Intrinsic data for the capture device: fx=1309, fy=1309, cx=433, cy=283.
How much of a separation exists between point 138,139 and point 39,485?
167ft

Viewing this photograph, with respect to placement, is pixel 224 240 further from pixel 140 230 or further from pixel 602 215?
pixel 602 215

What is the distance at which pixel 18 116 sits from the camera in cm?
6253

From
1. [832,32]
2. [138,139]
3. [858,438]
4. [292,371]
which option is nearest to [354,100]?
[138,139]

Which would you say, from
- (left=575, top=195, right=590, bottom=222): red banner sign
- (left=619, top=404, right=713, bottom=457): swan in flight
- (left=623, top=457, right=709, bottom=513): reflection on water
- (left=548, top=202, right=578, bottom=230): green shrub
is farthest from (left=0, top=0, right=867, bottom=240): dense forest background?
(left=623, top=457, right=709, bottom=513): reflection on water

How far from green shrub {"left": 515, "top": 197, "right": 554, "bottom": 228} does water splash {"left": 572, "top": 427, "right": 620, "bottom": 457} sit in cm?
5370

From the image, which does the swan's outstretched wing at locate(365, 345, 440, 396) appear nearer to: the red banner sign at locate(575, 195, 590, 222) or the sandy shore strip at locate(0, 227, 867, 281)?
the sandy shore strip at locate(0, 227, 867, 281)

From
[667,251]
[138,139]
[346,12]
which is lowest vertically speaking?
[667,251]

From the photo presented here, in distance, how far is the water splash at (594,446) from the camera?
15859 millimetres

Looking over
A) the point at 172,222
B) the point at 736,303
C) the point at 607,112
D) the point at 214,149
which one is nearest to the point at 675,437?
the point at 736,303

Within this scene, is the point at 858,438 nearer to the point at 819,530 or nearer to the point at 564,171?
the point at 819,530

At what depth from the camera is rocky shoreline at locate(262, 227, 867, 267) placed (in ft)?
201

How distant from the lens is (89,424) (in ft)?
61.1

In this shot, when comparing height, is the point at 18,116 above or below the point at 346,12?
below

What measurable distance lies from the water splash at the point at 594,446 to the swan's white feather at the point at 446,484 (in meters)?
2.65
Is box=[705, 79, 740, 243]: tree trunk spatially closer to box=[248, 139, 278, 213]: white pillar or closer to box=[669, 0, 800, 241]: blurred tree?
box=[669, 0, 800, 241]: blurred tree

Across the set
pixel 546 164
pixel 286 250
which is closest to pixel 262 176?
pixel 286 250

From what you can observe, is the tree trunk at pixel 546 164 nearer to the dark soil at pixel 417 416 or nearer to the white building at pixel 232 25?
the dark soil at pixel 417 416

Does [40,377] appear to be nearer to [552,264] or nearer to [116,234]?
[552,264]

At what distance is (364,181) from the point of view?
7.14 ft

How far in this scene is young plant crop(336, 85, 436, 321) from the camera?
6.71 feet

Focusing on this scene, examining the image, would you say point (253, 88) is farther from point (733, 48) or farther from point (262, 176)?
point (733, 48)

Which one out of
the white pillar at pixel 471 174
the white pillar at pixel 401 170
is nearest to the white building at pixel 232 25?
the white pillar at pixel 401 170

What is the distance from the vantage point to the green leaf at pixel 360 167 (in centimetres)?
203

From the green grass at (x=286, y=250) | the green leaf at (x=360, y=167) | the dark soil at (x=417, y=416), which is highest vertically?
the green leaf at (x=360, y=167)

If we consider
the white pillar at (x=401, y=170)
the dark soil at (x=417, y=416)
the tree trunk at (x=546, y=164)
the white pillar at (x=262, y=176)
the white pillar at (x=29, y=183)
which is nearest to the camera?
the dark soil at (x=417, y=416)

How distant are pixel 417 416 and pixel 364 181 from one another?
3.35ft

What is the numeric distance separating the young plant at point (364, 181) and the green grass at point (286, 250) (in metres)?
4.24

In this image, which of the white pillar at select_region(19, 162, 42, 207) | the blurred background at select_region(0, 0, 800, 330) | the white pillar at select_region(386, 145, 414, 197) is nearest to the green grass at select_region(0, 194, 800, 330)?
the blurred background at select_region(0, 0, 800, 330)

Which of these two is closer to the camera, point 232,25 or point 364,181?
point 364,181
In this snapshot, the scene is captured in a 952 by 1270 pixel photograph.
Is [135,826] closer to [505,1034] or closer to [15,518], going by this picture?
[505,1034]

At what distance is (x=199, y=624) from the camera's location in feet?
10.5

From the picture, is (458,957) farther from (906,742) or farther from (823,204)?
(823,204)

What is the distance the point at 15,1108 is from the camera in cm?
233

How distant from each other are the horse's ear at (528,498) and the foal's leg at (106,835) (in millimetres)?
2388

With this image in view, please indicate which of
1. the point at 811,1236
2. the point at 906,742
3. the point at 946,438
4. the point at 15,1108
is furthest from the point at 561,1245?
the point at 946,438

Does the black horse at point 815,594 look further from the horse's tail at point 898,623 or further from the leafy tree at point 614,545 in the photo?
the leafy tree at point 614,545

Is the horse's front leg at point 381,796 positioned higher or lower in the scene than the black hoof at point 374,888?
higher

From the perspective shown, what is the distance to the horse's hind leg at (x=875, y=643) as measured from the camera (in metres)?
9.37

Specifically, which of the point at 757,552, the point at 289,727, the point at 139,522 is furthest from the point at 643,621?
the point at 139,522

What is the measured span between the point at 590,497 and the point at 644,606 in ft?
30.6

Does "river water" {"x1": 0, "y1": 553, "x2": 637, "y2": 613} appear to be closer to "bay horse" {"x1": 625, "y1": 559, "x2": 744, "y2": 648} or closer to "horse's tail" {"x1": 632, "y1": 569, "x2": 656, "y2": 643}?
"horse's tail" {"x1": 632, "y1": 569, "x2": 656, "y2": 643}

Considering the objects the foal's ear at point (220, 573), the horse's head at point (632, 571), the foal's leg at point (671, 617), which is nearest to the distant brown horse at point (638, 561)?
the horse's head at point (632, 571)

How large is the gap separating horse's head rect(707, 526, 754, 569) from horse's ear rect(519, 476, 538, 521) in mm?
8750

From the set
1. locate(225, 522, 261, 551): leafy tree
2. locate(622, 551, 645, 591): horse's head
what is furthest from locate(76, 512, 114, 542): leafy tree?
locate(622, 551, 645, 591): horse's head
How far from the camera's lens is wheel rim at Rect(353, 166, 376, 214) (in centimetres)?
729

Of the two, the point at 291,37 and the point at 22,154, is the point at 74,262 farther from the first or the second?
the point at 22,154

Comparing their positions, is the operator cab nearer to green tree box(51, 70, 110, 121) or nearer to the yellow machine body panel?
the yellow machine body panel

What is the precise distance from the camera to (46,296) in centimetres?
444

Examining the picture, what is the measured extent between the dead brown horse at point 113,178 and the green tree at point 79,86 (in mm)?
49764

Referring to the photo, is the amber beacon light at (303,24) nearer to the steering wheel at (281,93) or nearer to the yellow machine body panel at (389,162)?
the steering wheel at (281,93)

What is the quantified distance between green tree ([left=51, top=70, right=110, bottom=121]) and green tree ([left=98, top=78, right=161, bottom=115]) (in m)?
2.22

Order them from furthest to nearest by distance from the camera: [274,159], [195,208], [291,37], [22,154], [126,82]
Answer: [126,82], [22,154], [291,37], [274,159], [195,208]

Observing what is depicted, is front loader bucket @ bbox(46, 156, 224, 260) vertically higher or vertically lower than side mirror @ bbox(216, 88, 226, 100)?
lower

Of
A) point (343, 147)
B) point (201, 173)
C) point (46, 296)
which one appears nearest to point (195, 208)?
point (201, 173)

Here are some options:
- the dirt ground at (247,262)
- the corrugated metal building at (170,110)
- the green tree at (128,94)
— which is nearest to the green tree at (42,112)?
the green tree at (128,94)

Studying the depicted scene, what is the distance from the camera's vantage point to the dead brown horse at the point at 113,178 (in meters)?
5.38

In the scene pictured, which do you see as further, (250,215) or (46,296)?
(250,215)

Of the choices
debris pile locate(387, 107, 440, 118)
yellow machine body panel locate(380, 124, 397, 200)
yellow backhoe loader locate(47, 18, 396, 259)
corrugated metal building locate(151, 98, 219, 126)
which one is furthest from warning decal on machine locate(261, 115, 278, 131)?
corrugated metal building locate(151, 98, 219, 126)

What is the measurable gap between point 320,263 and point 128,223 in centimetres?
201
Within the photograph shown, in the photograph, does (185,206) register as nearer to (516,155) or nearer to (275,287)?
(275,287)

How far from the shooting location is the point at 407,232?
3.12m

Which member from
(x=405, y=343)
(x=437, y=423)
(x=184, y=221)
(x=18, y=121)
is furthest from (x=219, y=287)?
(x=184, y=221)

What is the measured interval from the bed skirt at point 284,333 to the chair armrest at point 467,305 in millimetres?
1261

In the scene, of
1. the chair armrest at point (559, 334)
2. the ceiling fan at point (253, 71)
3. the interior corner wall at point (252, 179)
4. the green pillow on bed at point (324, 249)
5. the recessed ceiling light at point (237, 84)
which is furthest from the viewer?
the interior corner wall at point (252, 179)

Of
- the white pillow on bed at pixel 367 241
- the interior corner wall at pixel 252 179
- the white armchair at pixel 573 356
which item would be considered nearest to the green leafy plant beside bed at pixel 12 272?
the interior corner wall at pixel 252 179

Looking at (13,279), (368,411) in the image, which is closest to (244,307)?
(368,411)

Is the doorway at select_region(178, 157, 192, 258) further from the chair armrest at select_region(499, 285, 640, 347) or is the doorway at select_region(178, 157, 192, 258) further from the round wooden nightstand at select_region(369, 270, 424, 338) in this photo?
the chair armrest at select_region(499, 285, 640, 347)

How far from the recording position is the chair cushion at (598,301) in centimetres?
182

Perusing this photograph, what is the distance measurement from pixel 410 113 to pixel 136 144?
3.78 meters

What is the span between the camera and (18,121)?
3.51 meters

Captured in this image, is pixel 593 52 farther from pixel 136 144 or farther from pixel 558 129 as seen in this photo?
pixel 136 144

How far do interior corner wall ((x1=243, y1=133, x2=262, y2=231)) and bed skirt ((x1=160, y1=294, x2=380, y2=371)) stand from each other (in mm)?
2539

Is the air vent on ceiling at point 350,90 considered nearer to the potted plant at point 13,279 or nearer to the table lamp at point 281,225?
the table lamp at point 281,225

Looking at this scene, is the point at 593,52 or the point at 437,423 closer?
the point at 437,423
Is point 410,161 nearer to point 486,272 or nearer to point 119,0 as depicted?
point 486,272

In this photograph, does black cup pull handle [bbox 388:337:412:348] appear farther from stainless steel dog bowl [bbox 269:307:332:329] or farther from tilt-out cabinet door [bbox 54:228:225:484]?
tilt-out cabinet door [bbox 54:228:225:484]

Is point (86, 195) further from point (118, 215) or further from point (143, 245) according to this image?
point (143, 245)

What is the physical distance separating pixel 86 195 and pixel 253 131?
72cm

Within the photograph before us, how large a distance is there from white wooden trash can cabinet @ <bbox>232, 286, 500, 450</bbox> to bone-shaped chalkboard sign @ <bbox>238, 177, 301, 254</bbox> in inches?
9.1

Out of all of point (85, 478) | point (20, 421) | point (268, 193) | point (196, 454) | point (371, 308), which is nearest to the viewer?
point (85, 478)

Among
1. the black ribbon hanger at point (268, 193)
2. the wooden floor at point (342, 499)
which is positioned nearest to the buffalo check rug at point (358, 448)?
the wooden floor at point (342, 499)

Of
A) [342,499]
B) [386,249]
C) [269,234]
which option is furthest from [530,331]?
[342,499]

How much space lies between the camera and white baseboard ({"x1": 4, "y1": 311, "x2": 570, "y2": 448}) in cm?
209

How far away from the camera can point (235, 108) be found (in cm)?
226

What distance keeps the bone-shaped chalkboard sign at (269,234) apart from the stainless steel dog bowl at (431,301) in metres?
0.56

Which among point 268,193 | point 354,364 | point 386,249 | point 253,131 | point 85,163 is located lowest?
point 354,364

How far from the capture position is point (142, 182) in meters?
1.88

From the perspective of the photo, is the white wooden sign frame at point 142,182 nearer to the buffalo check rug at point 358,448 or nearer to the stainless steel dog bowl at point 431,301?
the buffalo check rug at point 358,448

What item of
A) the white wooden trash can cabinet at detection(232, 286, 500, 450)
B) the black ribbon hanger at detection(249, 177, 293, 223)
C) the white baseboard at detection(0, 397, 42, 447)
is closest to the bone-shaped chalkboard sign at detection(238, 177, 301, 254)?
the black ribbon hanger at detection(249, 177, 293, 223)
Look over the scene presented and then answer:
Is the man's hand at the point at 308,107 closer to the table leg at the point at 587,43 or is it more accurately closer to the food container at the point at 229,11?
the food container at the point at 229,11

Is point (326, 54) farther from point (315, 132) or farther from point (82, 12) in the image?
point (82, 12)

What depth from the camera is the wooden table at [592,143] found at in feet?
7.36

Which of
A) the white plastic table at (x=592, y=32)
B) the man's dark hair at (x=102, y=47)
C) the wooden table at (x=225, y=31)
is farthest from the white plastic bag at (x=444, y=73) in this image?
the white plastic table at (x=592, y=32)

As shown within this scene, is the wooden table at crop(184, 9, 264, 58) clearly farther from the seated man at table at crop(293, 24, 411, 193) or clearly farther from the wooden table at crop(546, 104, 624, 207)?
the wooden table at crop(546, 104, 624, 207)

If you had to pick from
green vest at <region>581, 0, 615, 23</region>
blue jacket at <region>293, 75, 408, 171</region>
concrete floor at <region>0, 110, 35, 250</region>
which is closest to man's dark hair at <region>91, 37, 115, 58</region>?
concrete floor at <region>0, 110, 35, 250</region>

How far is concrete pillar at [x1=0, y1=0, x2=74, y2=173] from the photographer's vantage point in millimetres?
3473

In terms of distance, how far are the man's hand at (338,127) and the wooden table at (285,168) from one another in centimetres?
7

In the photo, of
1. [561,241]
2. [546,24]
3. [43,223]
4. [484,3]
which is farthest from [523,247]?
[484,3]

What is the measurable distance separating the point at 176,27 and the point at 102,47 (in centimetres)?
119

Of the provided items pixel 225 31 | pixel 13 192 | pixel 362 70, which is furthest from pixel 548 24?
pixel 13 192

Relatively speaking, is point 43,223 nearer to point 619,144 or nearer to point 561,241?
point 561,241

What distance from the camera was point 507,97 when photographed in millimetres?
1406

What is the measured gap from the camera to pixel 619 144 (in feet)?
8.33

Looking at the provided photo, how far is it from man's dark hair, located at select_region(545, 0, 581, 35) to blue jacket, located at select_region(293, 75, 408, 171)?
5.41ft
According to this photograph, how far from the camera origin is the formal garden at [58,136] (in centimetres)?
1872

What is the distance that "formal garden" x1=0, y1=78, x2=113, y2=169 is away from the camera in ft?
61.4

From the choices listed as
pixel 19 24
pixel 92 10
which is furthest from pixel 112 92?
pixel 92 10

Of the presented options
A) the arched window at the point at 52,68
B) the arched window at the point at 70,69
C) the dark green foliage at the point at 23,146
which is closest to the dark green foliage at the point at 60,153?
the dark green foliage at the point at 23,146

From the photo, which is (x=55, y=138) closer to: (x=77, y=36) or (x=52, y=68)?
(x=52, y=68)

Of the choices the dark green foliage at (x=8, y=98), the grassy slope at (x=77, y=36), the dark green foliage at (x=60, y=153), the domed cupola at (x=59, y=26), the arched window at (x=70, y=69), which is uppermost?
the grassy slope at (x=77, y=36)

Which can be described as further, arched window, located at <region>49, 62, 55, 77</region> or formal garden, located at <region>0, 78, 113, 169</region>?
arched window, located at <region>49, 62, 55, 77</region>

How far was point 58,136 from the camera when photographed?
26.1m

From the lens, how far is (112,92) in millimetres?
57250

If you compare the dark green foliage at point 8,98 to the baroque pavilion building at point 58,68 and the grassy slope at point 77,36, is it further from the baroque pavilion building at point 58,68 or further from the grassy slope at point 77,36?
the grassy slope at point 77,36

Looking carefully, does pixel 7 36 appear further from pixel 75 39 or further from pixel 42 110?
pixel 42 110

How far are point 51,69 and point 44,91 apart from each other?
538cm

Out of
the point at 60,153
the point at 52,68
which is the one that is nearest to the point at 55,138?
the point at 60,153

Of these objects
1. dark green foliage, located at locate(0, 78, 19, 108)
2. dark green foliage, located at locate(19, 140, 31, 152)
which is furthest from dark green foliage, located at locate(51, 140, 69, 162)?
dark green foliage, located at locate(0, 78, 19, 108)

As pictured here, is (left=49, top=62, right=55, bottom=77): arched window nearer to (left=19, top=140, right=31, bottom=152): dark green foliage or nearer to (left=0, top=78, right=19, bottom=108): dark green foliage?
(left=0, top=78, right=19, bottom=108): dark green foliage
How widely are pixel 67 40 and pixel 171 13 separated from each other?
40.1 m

----

## [Your goal]
Duplicate the records verbatim, starting at the line containing "Studying the depicted" and ending at the line containing "3.78 meters", both included.

## [Task solution]
Studying the depicted scene, what is the distance from the camera's vantage point to the dead brown horse at the point at 113,178 (in meters)?
5.38

In the scene pictured, which do you see as further, (250,215) or (46,296)?
(250,215)

Of the choices
debris pile locate(387, 107, 440, 118)
yellow machine body panel locate(380, 124, 397, 200)
yellow backhoe loader locate(47, 18, 396, 259)
corrugated metal building locate(151, 98, 219, 126)
which one is furthest from warning decal on machine locate(261, 115, 278, 131)?
corrugated metal building locate(151, 98, 219, 126)

What is the measurable gap between point 320,263 and point 128,223 in centimetres?
201
Within the photograph shown, in the photograph, does (185,206) register as nearer to (516,155) or nearer to (275,287)?
(275,287)

How far from the shooting location is the point at 407,232?
3.12m

Which member from
(x=405, y=343)
(x=437, y=423)
(x=184, y=221)
(x=18, y=121)
is furthest from (x=219, y=287)?
(x=184, y=221)

What is the measured interval from the bed skirt at point 284,333 to the chair armrest at point 467,305 in millimetres?
1261

In the scene, of
1. the chair armrest at point (559, 334)
2. the ceiling fan at point (253, 71)
3. the interior corner wall at point (252, 179)
4. the green pillow on bed at point (324, 249)
5. the recessed ceiling light at point (237, 84)
which is furthest from the viewer?
the interior corner wall at point (252, 179)

Of
- the white pillow on bed at pixel 367 241
- the interior corner wall at pixel 252 179
- the white armchair at pixel 573 356
which item would be considered nearest to the green leafy plant beside bed at pixel 12 272?
the interior corner wall at pixel 252 179

Looking at (13,279), (368,411) in the image, which is closest to (244,307)?
(368,411)

Is the doorway at select_region(178, 157, 192, 258) further from the chair armrest at select_region(499, 285, 640, 347) or is the doorway at select_region(178, 157, 192, 258) further from the round wooden nightstand at select_region(369, 270, 424, 338) in this photo?
the chair armrest at select_region(499, 285, 640, 347)

How far from the recording position is the chair cushion at (598,301) in centimetres?
182

Perusing this photograph, what is the distance measurement from pixel 410 113 to pixel 136 144?
3.78 meters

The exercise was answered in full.